The FAA grounded hundreds of planes Tuesday after an apparent breakdown in the program the agency uses to log flight plans, but the matter was resolved by late evening.

"Everything's back to normal," FAA spokeswoman Diane Spitaliere told Wednesday. "[The problem] was cleared up late last night."

At least 646 flights were affected Tuesday following a communications failure at an FAA facility in Hampton, Ga., that had an impact on airports across the country.

Most flights were delayed by 90 minutes. Atlanta, Chicago and Charlotte airports were the hardest hit and other hubs in the Northeast also were affected, according to the FAA.

The FAA said travelers should still check the status of their flights Wednesday morning.

Officials speculated that a software failure led to the communications breakdown.

At 1:30 p.m. Tuesday, the National Airspace Data Interchange Network in Hampton crashed, and its flight plans had to be routed to a similar NADIN facility in Salt Lake City, which then became overloaded.

FAA employees in Atlanta entered some of the flight plans by hand to keep the Salt Lake City network from crashing. The two facilities process all flight plans for commercial airliners in the U.S.

Thousands of travelers were stranded as the FAA struggled to manage the flight information, which had to be filed before the planes could leave.

"Planes must file a flight plan to take off," said FAA senior spokeswoman Laura Brown. "Without that, they sit on the ground."

The NADIN system was restored at 7 p.m. Tuesday and was fully functional by 1:15 a.m., according to spokeswoman Kathleen Bergen. The FAA put the system back online gradually to prevent another shutdown during evening rush hours.

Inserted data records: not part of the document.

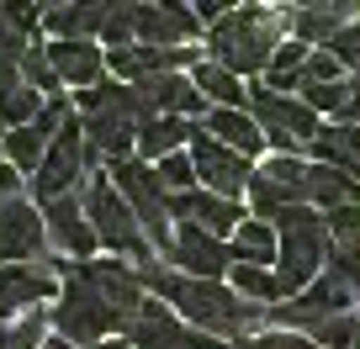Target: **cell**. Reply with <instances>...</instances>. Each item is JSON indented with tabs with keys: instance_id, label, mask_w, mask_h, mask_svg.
Segmentation results:
<instances>
[{
	"instance_id": "obj_1",
	"label": "cell",
	"mask_w": 360,
	"mask_h": 349,
	"mask_svg": "<svg viewBox=\"0 0 360 349\" xmlns=\"http://www.w3.org/2000/svg\"><path fill=\"white\" fill-rule=\"evenodd\" d=\"M143 281L138 265L127 270L122 259H85V265H64V291L53 307V328L58 338H69L75 349L122 338L127 323L143 307Z\"/></svg>"
},
{
	"instance_id": "obj_2",
	"label": "cell",
	"mask_w": 360,
	"mask_h": 349,
	"mask_svg": "<svg viewBox=\"0 0 360 349\" xmlns=\"http://www.w3.org/2000/svg\"><path fill=\"white\" fill-rule=\"evenodd\" d=\"M138 281H143V286H154V291L165 296L169 307H175V317H180V323L202 328V334H212V338H233V344H238V338H255V328L265 323V307L244 302V296H238L233 286L175 275V270H165L159 259L138 265Z\"/></svg>"
},
{
	"instance_id": "obj_3",
	"label": "cell",
	"mask_w": 360,
	"mask_h": 349,
	"mask_svg": "<svg viewBox=\"0 0 360 349\" xmlns=\"http://www.w3.org/2000/svg\"><path fill=\"white\" fill-rule=\"evenodd\" d=\"M286 11H265V6H233L223 22L207 27L212 43V64L228 74H265L276 48H281Z\"/></svg>"
},
{
	"instance_id": "obj_4",
	"label": "cell",
	"mask_w": 360,
	"mask_h": 349,
	"mask_svg": "<svg viewBox=\"0 0 360 349\" xmlns=\"http://www.w3.org/2000/svg\"><path fill=\"white\" fill-rule=\"evenodd\" d=\"M270 228L281 233V254H276V281L281 296H302L307 286L323 275L328 265V228L313 206H281L270 217Z\"/></svg>"
},
{
	"instance_id": "obj_5",
	"label": "cell",
	"mask_w": 360,
	"mask_h": 349,
	"mask_svg": "<svg viewBox=\"0 0 360 349\" xmlns=\"http://www.w3.org/2000/svg\"><path fill=\"white\" fill-rule=\"evenodd\" d=\"M85 217H90L96 244H106L112 254H127L133 265H148V259H154V249H148L138 217L127 212L122 191L112 185V175H90V180H85Z\"/></svg>"
},
{
	"instance_id": "obj_6",
	"label": "cell",
	"mask_w": 360,
	"mask_h": 349,
	"mask_svg": "<svg viewBox=\"0 0 360 349\" xmlns=\"http://www.w3.org/2000/svg\"><path fill=\"white\" fill-rule=\"evenodd\" d=\"M112 175V185L122 191L127 212L138 217V228H143L148 249H159V254H169V244H175V228H169V196L159 191L154 169L143 164V159H122V164L106 169Z\"/></svg>"
},
{
	"instance_id": "obj_7",
	"label": "cell",
	"mask_w": 360,
	"mask_h": 349,
	"mask_svg": "<svg viewBox=\"0 0 360 349\" xmlns=\"http://www.w3.org/2000/svg\"><path fill=\"white\" fill-rule=\"evenodd\" d=\"M96 148L85 143V122L79 117H69L64 127H58V138L48 143V154H43V169L32 175V196H37V206L43 202H58V196H69L85 175H96Z\"/></svg>"
},
{
	"instance_id": "obj_8",
	"label": "cell",
	"mask_w": 360,
	"mask_h": 349,
	"mask_svg": "<svg viewBox=\"0 0 360 349\" xmlns=\"http://www.w3.org/2000/svg\"><path fill=\"white\" fill-rule=\"evenodd\" d=\"M249 117H255V127L265 133V143H276L281 154H297L302 143L313 148V138L323 133L318 112H307L297 96L265 91V85H255V91H249Z\"/></svg>"
},
{
	"instance_id": "obj_9",
	"label": "cell",
	"mask_w": 360,
	"mask_h": 349,
	"mask_svg": "<svg viewBox=\"0 0 360 349\" xmlns=\"http://www.w3.org/2000/svg\"><path fill=\"white\" fill-rule=\"evenodd\" d=\"M64 291V259H32V265H0V323L43 312Z\"/></svg>"
},
{
	"instance_id": "obj_10",
	"label": "cell",
	"mask_w": 360,
	"mask_h": 349,
	"mask_svg": "<svg viewBox=\"0 0 360 349\" xmlns=\"http://www.w3.org/2000/svg\"><path fill=\"white\" fill-rule=\"evenodd\" d=\"M191 164H196V185H207V191L223 196V202H238V191H249V180H255L249 159L233 154V148H223L217 138H207L202 127H196V138H191Z\"/></svg>"
},
{
	"instance_id": "obj_11",
	"label": "cell",
	"mask_w": 360,
	"mask_h": 349,
	"mask_svg": "<svg viewBox=\"0 0 360 349\" xmlns=\"http://www.w3.org/2000/svg\"><path fill=\"white\" fill-rule=\"evenodd\" d=\"M48 244V228H43V206H32L27 196L16 202H0V265H32Z\"/></svg>"
},
{
	"instance_id": "obj_12",
	"label": "cell",
	"mask_w": 360,
	"mask_h": 349,
	"mask_svg": "<svg viewBox=\"0 0 360 349\" xmlns=\"http://www.w3.org/2000/svg\"><path fill=\"white\" fill-rule=\"evenodd\" d=\"M169 265H180V275H191V281H223L233 270V249L223 238H207L196 228L175 223V244H169Z\"/></svg>"
},
{
	"instance_id": "obj_13",
	"label": "cell",
	"mask_w": 360,
	"mask_h": 349,
	"mask_svg": "<svg viewBox=\"0 0 360 349\" xmlns=\"http://www.w3.org/2000/svg\"><path fill=\"white\" fill-rule=\"evenodd\" d=\"M169 217L196 228V233H207V238H228L244 223V206L223 202V196H212V191H186V196H169Z\"/></svg>"
},
{
	"instance_id": "obj_14",
	"label": "cell",
	"mask_w": 360,
	"mask_h": 349,
	"mask_svg": "<svg viewBox=\"0 0 360 349\" xmlns=\"http://www.w3.org/2000/svg\"><path fill=\"white\" fill-rule=\"evenodd\" d=\"M138 22V48H191L202 22L186 6H133Z\"/></svg>"
},
{
	"instance_id": "obj_15",
	"label": "cell",
	"mask_w": 360,
	"mask_h": 349,
	"mask_svg": "<svg viewBox=\"0 0 360 349\" xmlns=\"http://www.w3.org/2000/svg\"><path fill=\"white\" fill-rule=\"evenodd\" d=\"M43 228L64 254H75V265H85L96 254V233H90V217L75 196H58V202H43Z\"/></svg>"
},
{
	"instance_id": "obj_16",
	"label": "cell",
	"mask_w": 360,
	"mask_h": 349,
	"mask_svg": "<svg viewBox=\"0 0 360 349\" xmlns=\"http://www.w3.org/2000/svg\"><path fill=\"white\" fill-rule=\"evenodd\" d=\"M355 16H360V6H328V0H318V6H297V11H286V27H292V43L328 48Z\"/></svg>"
},
{
	"instance_id": "obj_17",
	"label": "cell",
	"mask_w": 360,
	"mask_h": 349,
	"mask_svg": "<svg viewBox=\"0 0 360 349\" xmlns=\"http://www.w3.org/2000/svg\"><path fill=\"white\" fill-rule=\"evenodd\" d=\"M48 64H53L58 85H75V91H90V85L106 79V53L96 43H53Z\"/></svg>"
},
{
	"instance_id": "obj_18",
	"label": "cell",
	"mask_w": 360,
	"mask_h": 349,
	"mask_svg": "<svg viewBox=\"0 0 360 349\" xmlns=\"http://www.w3.org/2000/svg\"><path fill=\"white\" fill-rule=\"evenodd\" d=\"M191 138H196V122H186V117H154V122L138 127L133 154L143 159V164H159V159L180 154V148H191Z\"/></svg>"
},
{
	"instance_id": "obj_19",
	"label": "cell",
	"mask_w": 360,
	"mask_h": 349,
	"mask_svg": "<svg viewBox=\"0 0 360 349\" xmlns=\"http://www.w3.org/2000/svg\"><path fill=\"white\" fill-rule=\"evenodd\" d=\"M106 27V6H48L43 11V32L53 43H90Z\"/></svg>"
},
{
	"instance_id": "obj_20",
	"label": "cell",
	"mask_w": 360,
	"mask_h": 349,
	"mask_svg": "<svg viewBox=\"0 0 360 349\" xmlns=\"http://www.w3.org/2000/svg\"><path fill=\"white\" fill-rule=\"evenodd\" d=\"M313 154H318V164H328V169H339V175H349V180H360V127L355 122L323 127V133L313 138Z\"/></svg>"
},
{
	"instance_id": "obj_21",
	"label": "cell",
	"mask_w": 360,
	"mask_h": 349,
	"mask_svg": "<svg viewBox=\"0 0 360 349\" xmlns=\"http://www.w3.org/2000/svg\"><path fill=\"white\" fill-rule=\"evenodd\" d=\"M233 265H259V270H276V254H281V233L259 217H244L233 233Z\"/></svg>"
},
{
	"instance_id": "obj_22",
	"label": "cell",
	"mask_w": 360,
	"mask_h": 349,
	"mask_svg": "<svg viewBox=\"0 0 360 349\" xmlns=\"http://www.w3.org/2000/svg\"><path fill=\"white\" fill-rule=\"evenodd\" d=\"M202 133L217 138L223 148H233V154H244V159L265 148V133L255 127V117H249V112H217V106H212L207 122H202Z\"/></svg>"
},
{
	"instance_id": "obj_23",
	"label": "cell",
	"mask_w": 360,
	"mask_h": 349,
	"mask_svg": "<svg viewBox=\"0 0 360 349\" xmlns=\"http://www.w3.org/2000/svg\"><path fill=\"white\" fill-rule=\"evenodd\" d=\"M191 85L202 91V101H212V106H217V112H249V91L238 85V74L217 69L212 58H202V64L191 69Z\"/></svg>"
},
{
	"instance_id": "obj_24",
	"label": "cell",
	"mask_w": 360,
	"mask_h": 349,
	"mask_svg": "<svg viewBox=\"0 0 360 349\" xmlns=\"http://www.w3.org/2000/svg\"><path fill=\"white\" fill-rule=\"evenodd\" d=\"M37 112H43V96L22 79L16 64H0V122L6 127H27Z\"/></svg>"
},
{
	"instance_id": "obj_25",
	"label": "cell",
	"mask_w": 360,
	"mask_h": 349,
	"mask_svg": "<svg viewBox=\"0 0 360 349\" xmlns=\"http://www.w3.org/2000/svg\"><path fill=\"white\" fill-rule=\"evenodd\" d=\"M349 206V202H360V180H349V175H339V169H328V164H307V206Z\"/></svg>"
},
{
	"instance_id": "obj_26",
	"label": "cell",
	"mask_w": 360,
	"mask_h": 349,
	"mask_svg": "<svg viewBox=\"0 0 360 349\" xmlns=\"http://www.w3.org/2000/svg\"><path fill=\"white\" fill-rule=\"evenodd\" d=\"M48 143H53V138H43L32 122H27V127H11V133H0V148H6V164H11L16 175H37V169H43V154H48Z\"/></svg>"
},
{
	"instance_id": "obj_27",
	"label": "cell",
	"mask_w": 360,
	"mask_h": 349,
	"mask_svg": "<svg viewBox=\"0 0 360 349\" xmlns=\"http://www.w3.org/2000/svg\"><path fill=\"white\" fill-rule=\"evenodd\" d=\"M233 291L244 296V302H255V307H281V281H276V270H259V265H233Z\"/></svg>"
},
{
	"instance_id": "obj_28",
	"label": "cell",
	"mask_w": 360,
	"mask_h": 349,
	"mask_svg": "<svg viewBox=\"0 0 360 349\" xmlns=\"http://www.w3.org/2000/svg\"><path fill=\"white\" fill-rule=\"evenodd\" d=\"M154 180H159V191H165V196H186V191H196V164H191V148H180V154L159 159V164H154Z\"/></svg>"
},
{
	"instance_id": "obj_29",
	"label": "cell",
	"mask_w": 360,
	"mask_h": 349,
	"mask_svg": "<svg viewBox=\"0 0 360 349\" xmlns=\"http://www.w3.org/2000/svg\"><path fill=\"white\" fill-rule=\"evenodd\" d=\"M16 69H22V79H27V85H32V91L37 96H48V101H53V91H58V74H53V64H48V48H27V53H22V64H16Z\"/></svg>"
},
{
	"instance_id": "obj_30",
	"label": "cell",
	"mask_w": 360,
	"mask_h": 349,
	"mask_svg": "<svg viewBox=\"0 0 360 349\" xmlns=\"http://www.w3.org/2000/svg\"><path fill=\"white\" fill-rule=\"evenodd\" d=\"M302 106L318 117H349V79H339V85H307L302 91Z\"/></svg>"
},
{
	"instance_id": "obj_31",
	"label": "cell",
	"mask_w": 360,
	"mask_h": 349,
	"mask_svg": "<svg viewBox=\"0 0 360 349\" xmlns=\"http://www.w3.org/2000/svg\"><path fill=\"white\" fill-rule=\"evenodd\" d=\"M101 43L112 48V53H122V48L138 43V22H133V6H106V27H101Z\"/></svg>"
},
{
	"instance_id": "obj_32",
	"label": "cell",
	"mask_w": 360,
	"mask_h": 349,
	"mask_svg": "<svg viewBox=\"0 0 360 349\" xmlns=\"http://www.w3.org/2000/svg\"><path fill=\"white\" fill-rule=\"evenodd\" d=\"M43 328H48L43 312L16 317V323H0V349H37L43 344Z\"/></svg>"
},
{
	"instance_id": "obj_33",
	"label": "cell",
	"mask_w": 360,
	"mask_h": 349,
	"mask_svg": "<svg viewBox=\"0 0 360 349\" xmlns=\"http://www.w3.org/2000/svg\"><path fill=\"white\" fill-rule=\"evenodd\" d=\"M323 228H328V244H360V202L334 206L323 217Z\"/></svg>"
},
{
	"instance_id": "obj_34",
	"label": "cell",
	"mask_w": 360,
	"mask_h": 349,
	"mask_svg": "<svg viewBox=\"0 0 360 349\" xmlns=\"http://www.w3.org/2000/svg\"><path fill=\"white\" fill-rule=\"evenodd\" d=\"M339 58L328 53V48H313V53H307V64H302V91L307 85H339Z\"/></svg>"
},
{
	"instance_id": "obj_35",
	"label": "cell",
	"mask_w": 360,
	"mask_h": 349,
	"mask_svg": "<svg viewBox=\"0 0 360 349\" xmlns=\"http://www.w3.org/2000/svg\"><path fill=\"white\" fill-rule=\"evenodd\" d=\"M233 349H313V338H307V334H286V328H270V334L238 338Z\"/></svg>"
},
{
	"instance_id": "obj_36",
	"label": "cell",
	"mask_w": 360,
	"mask_h": 349,
	"mask_svg": "<svg viewBox=\"0 0 360 349\" xmlns=\"http://www.w3.org/2000/svg\"><path fill=\"white\" fill-rule=\"evenodd\" d=\"M328 53H334V58H339V64H349V69H360V16H355V22H349V27H345V32H339V37H334V43H328Z\"/></svg>"
},
{
	"instance_id": "obj_37",
	"label": "cell",
	"mask_w": 360,
	"mask_h": 349,
	"mask_svg": "<svg viewBox=\"0 0 360 349\" xmlns=\"http://www.w3.org/2000/svg\"><path fill=\"white\" fill-rule=\"evenodd\" d=\"M16 196H22V175L11 164H0V202H16Z\"/></svg>"
},
{
	"instance_id": "obj_38",
	"label": "cell",
	"mask_w": 360,
	"mask_h": 349,
	"mask_svg": "<svg viewBox=\"0 0 360 349\" xmlns=\"http://www.w3.org/2000/svg\"><path fill=\"white\" fill-rule=\"evenodd\" d=\"M43 349H75V344H69V338H48Z\"/></svg>"
},
{
	"instance_id": "obj_39",
	"label": "cell",
	"mask_w": 360,
	"mask_h": 349,
	"mask_svg": "<svg viewBox=\"0 0 360 349\" xmlns=\"http://www.w3.org/2000/svg\"><path fill=\"white\" fill-rule=\"evenodd\" d=\"M349 349H360V328H355V344H349Z\"/></svg>"
},
{
	"instance_id": "obj_40",
	"label": "cell",
	"mask_w": 360,
	"mask_h": 349,
	"mask_svg": "<svg viewBox=\"0 0 360 349\" xmlns=\"http://www.w3.org/2000/svg\"><path fill=\"white\" fill-rule=\"evenodd\" d=\"M0 164H6V148H0Z\"/></svg>"
}]
</instances>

FAA officials said they were not sure what caused the initial failure but were collecting information to determine how to prevent such a glitch in the future. They said a similar problem occurred June 21 on a much smaller scale.

"We're still trying to find root causes of the problem," said Spitaliere.

FAA officials said they are in the process of replacing the NADIN computer systems in Salt Lake City, but that overhaul was not the cause of Tuesday's crash.

The Department of Homeland Security confirmed that the delays were not terror-related.

"Hacking does not appear to be an area (of concern)," said Hank Krakowski, chief operations officer for the FAA. "Right now it looks like an internal software processing failure in the area. We actually think we know what it is; we're in the process of determining what it was right now."

Bergen said safety was never an issue during the breakdown, and that officials were still able to speak to pilots in planes on the ground and in the air.